_Lines of data_:
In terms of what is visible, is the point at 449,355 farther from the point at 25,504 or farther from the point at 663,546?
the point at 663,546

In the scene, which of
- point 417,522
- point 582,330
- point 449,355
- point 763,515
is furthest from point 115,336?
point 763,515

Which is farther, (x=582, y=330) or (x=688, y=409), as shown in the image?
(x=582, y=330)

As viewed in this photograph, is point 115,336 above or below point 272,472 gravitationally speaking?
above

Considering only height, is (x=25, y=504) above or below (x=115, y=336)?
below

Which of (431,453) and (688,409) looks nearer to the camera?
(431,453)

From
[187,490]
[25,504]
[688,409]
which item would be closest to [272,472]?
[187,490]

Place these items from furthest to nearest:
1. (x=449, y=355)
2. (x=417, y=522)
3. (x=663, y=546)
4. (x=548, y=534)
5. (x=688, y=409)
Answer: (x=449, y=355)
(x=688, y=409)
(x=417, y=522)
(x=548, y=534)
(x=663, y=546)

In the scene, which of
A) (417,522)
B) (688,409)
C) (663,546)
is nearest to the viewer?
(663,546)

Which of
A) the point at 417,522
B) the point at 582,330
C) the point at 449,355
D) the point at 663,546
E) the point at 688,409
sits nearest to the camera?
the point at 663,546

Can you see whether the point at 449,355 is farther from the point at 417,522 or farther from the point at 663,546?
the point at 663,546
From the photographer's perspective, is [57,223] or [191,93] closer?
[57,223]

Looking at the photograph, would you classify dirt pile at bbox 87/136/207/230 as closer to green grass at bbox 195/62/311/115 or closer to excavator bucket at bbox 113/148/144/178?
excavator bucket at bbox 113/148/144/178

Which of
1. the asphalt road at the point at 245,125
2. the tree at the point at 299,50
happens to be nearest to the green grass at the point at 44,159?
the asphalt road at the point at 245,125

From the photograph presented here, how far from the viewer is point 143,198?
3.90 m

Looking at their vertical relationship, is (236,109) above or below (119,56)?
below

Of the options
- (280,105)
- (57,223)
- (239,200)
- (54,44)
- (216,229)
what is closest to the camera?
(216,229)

_GOAL OF THE EXERCISE_: Lay out the records above as a Markdown table with the columns Row and Line, putting each nonblank line in order on its own numbered row.

_TASK ANSWER_:
| Row | Line |
|---|---|
| 1 | In terms of what is visible, is the point at 449,355 farther from the point at 25,504 or farther from the point at 663,546? |
| 2 | the point at 663,546 |
| 3 | In the scene, which of |
| 4 | - point 417,522 |
| 5 | - point 582,330 |
| 6 | - point 449,355 |
| 7 | - point 763,515 |
| 8 | is furthest from point 115,336? |
| 9 | point 763,515 |
| 10 | Which is farther, (x=582, y=330) or (x=688, y=409), as shown in the image? |
| 11 | (x=582, y=330) |
| 12 | As viewed in this photograph, is point 115,336 above or below point 272,472 gravitationally speaking? |
| 13 | above |
| 14 | Considering only height, is (x=25, y=504) above or below (x=115, y=336)? |
| 15 | below |
| 16 | Which of (431,453) and (688,409) looks nearer to the camera? |
| 17 | (431,453) |
| 18 | From |
| 19 | [187,490] |
| 20 | [25,504] |
| 21 | [688,409] |
| 22 | which item would be closest to [272,472]? |
| 23 | [187,490] |
| 24 | Place these items from furthest to nearest: |
| 25 | 1. (x=449, y=355) |
| 26 | 2. (x=417, y=522) |
| 27 | 3. (x=663, y=546) |
| 28 | 4. (x=548, y=534) |
| 29 | 5. (x=688, y=409) |
| 30 | Answer: (x=449, y=355) |
| 31 | (x=688, y=409) |
| 32 | (x=417, y=522) |
| 33 | (x=548, y=534) |
| 34 | (x=663, y=546) |
| 35 | In the scene, which of |
| 36 | A) (417,522) |
| 37 | B) (688,409) |
| 38 | C) (663,546) |
| 39 | is nearest to the viewer? |
| 40 | (663,546) |
| 41 | Which of |
| 42 | A) the point at 417,522 |
| 43 | B) the point at 582,330 |
| 44 | C) the point at 449,355 |
| 45 | D) the point at 663,546 |
| 46 | E) the point at 688,409 |
| 47 | sits nearest to the camera? |
| 48 | the point at 663,546 |
| 49 | Can you see whether the point at 449,355 is farther from the point at 417,522 or farther from the point at 663,546? |
| 50 | the point at 663,546 |
| 51 | From the photographer's perspective, is [57,223] or [191,93] closer? |
| 52 | [57,223] |
| 53 | Looking at the photograph, would you classify dirt pile at bbox 87/136/207/230 as closer to green grass at bbox 195/62/311/115 or closer to excavator bucket at bbox 113/148/144/178? |
| 54 | excavator bucket at bbox 113/148/144/178 |
| 55 | Which of |
| 56 | 1. the asphalt road at the point at 245,125 |
| 57 | 2. the tree at the point at 299,50 |
| 58 | happens to be nearest to the green grass at the point at 44,159? |
| 59 | the asphalt road at the point at 245,125 |
| 60 | From the photograph presented here, how far from the viewer is point 143,198? |
| 61 | 3.90 m |
| 62 | Looking at their vertical relationship, is (236,109) above or below (119,56)? |
| 63 | below |
| 64 | Of the options |
| 65 | - (280,105) |
| 66 | - (57,223) |
| 67 | - (239,200) |
| 68 | - (54,44) |
| 69 | - (216,229) |
| 70 | what is closest to the camera? |
| 71 | (216,229) |